From January EU and UK Interrail ticket holders will be able to travel around the rest of Europe by train as before but only in the UK on Eurostar trains to Ashford, Ebsfleet or London.  Travel, within the rest of the UK (less Northern Ireland that is covered by an all-Ireland agreement) will need to be paid for in the normal manner.  RDG appear to be suggesting that the availability to EU and non-EU citizens of the BritRail pass, which they quote as “being supported by VB” makes this a none issue for tourism.  I don’t think I necessarily agree, albeit currently without access to usage figures or any directly rail related statistics.
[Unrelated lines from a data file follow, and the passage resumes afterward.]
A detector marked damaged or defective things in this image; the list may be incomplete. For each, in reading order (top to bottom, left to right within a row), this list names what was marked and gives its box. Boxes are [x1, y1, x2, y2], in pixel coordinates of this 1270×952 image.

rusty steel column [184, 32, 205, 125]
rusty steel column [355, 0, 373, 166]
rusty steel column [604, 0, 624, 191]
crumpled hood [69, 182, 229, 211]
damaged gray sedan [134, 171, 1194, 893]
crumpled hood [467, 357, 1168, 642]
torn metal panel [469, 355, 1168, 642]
I find it improbably that those buying an Interrail pass giving free travel anywhere in Europe, but only to London in the UK will view Britain as an attractive destination as it would have been before UK wide travel was stopped.
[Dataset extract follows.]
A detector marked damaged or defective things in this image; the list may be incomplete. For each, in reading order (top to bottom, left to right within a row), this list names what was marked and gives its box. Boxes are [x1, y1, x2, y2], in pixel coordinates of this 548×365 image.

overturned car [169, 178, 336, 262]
Those using the Interrail pass to come to either Ashford, Ebbsfleet or London as part of a wider European tour are unlikely to want to buy the BritRail pass or individual tickets to go much beyond London, compounding the international tourist dispersal issues that both the Discover England Fund and latterly the Tourism Sector Deal profess to want to address.

There may well be good commercial or practical reason for RDG to make this decision, but I need to be convinced that it is in the UK best interests and that it fits with the wider aims of the UK Government’s tourism policy.  It really couldn’t have come at a worse time given Brexit and its negative impacts on EU attitudes to travel to the UK.

I am assuming that Government departments have sanctioned this decision, having first considered all the implications?  Whether or not they have, I do believe that it needs to be challenged regardless of whether RDG have the option or opportunity to change their minds. Do you agree?